Sure, many hacking organizations will take great care not to be caught and not leave traces. The weird thing here is: The North Koreans don’t seem to care. Because if they get found out, they’re not going to get arrested.
They’re in Pyongyang, doing their job, getting their paychecks from Kim Jong-un.
There’s no extradition treaty from Pyongyang to anywhere. As long as they can get away with the hacking work and make it back to Pyongyang, they feel, I think, safe to leave their fingerprints on stuff. It’s a bit of a PR exercise. I think they want the world to see what they’re capable of.
Well, the world is indeed watching. And with the pandemic and increased remote working options, more and more employees seem vulnerable to such threats because their security may not be as good as in their former offices. So, has work-from-home increased the attack surface for hackers?
Certainly, but there is a silver lining as well.
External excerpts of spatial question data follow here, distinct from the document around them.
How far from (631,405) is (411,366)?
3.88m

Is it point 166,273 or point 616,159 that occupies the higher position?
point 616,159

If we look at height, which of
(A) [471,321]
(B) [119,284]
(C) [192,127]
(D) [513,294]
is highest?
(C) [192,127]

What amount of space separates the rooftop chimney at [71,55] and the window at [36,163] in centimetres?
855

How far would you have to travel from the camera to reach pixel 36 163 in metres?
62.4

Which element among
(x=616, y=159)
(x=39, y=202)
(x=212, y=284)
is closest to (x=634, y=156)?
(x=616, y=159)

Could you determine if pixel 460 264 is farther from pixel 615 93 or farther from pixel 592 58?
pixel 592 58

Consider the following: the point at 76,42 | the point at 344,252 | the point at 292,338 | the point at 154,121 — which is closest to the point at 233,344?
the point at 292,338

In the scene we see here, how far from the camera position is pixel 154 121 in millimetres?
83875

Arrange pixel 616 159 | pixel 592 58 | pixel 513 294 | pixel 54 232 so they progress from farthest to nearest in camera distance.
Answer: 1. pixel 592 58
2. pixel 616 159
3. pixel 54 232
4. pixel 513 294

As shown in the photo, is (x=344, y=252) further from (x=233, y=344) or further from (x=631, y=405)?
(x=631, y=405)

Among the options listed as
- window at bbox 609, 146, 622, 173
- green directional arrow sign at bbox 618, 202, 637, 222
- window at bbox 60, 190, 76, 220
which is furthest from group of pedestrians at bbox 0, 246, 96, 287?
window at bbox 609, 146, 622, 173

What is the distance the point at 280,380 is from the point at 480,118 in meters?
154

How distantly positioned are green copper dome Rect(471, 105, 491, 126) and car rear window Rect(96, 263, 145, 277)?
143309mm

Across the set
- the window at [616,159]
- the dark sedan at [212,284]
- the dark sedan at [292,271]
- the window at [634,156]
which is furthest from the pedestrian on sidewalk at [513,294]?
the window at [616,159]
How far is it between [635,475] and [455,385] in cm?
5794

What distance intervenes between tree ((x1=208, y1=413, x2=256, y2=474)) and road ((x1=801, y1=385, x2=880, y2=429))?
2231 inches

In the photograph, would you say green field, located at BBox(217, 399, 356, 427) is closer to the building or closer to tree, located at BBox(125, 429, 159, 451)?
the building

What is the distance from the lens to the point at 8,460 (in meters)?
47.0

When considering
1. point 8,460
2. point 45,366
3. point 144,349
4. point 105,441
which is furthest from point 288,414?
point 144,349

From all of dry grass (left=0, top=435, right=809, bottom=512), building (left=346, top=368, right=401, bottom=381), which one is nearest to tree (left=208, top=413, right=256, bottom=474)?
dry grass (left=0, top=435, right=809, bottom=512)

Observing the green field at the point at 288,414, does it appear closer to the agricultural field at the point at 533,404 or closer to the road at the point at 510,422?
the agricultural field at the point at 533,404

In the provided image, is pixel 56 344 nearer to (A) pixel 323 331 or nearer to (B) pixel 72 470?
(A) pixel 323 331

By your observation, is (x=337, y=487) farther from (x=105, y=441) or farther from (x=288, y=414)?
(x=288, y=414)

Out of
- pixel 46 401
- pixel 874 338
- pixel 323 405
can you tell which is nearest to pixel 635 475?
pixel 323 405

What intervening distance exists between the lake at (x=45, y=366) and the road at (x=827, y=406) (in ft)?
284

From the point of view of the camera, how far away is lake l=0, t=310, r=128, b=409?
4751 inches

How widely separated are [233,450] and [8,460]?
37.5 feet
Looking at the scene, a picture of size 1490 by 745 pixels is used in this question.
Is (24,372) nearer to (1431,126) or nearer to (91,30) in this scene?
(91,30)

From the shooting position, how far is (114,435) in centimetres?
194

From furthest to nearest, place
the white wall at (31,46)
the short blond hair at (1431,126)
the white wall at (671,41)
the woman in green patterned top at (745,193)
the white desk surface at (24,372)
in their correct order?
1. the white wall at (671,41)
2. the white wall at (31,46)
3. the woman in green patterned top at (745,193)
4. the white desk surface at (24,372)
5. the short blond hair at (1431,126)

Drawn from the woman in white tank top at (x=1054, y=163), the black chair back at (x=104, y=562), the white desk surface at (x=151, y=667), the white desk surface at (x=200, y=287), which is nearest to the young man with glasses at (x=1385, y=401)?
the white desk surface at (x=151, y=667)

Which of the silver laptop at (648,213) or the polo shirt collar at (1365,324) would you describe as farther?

When companies send people to work from home, the security message that you’re trying to get out to them in terms of alerting them to phishing emails and so on is that they apply as much to people’s home systems and their friends and family and their housemates as to their work. So, instead of bringing people into the office and having a conversation saying, “Please don’t click on phishing emails, you know, it’s bad for work…,” you can today have a conversation with them, saying: “Hey, you’re working from home. By the way, all the things we’re telling you to protect your workplace will also help you protect your family and your home environment.” Usually, this works wonders.
And how is the hacking game foreseeably changing with the widespread use of AI?
Currently, I think there’s a bit of an AI arms race going on. The sense I got when researching Crime Dot Com, talking to a lot of hackers and cybercriminals, was that they hadn’t invested massively in AI because they didn’t need to. If you’re making millions out of just sending spam emails, you don’t necessarily need to. But they were very interested in how security companies were using AI. So, if you’re using artificial intelligence to spot spam emails, for example, or to spot viruses, the hackers want to know how your AI works so they can change their spam emails and change their viruses to get around it. They’re interested from an adversarial perspective. In AI, with ChatGPT, Bard and all the other competitors, at least the Big Five have moved the game forward, and now the other side must react to adapt.
With AI chatbots, however, it would be pretty easy to finally clean up the poorly texted spam emails – and thus increase the hit rate.
Sure. Some researchers I talked to the other day had used ChatGPT to craft a malicious piece of software, and apparently, it did an excellent job of that. So, it’s possible that at a low level, where somebody’s not very good at coding, they get ChatGPT to audit their malicious code. But on the plus side, companies are increasingly interested in using AI to spot how hackers work, how they get in, and how they move around the network.
So, for every development useful for hackers, AI can also be used for the defenders.
About the Author
Geoff White is an investigative journalist and cybercrime expert. He covered technology for the BBC and Channel 4 News. Recently, he published The Lazarus Heist, based on the popular BBC podcast series he co-created and co-hosted.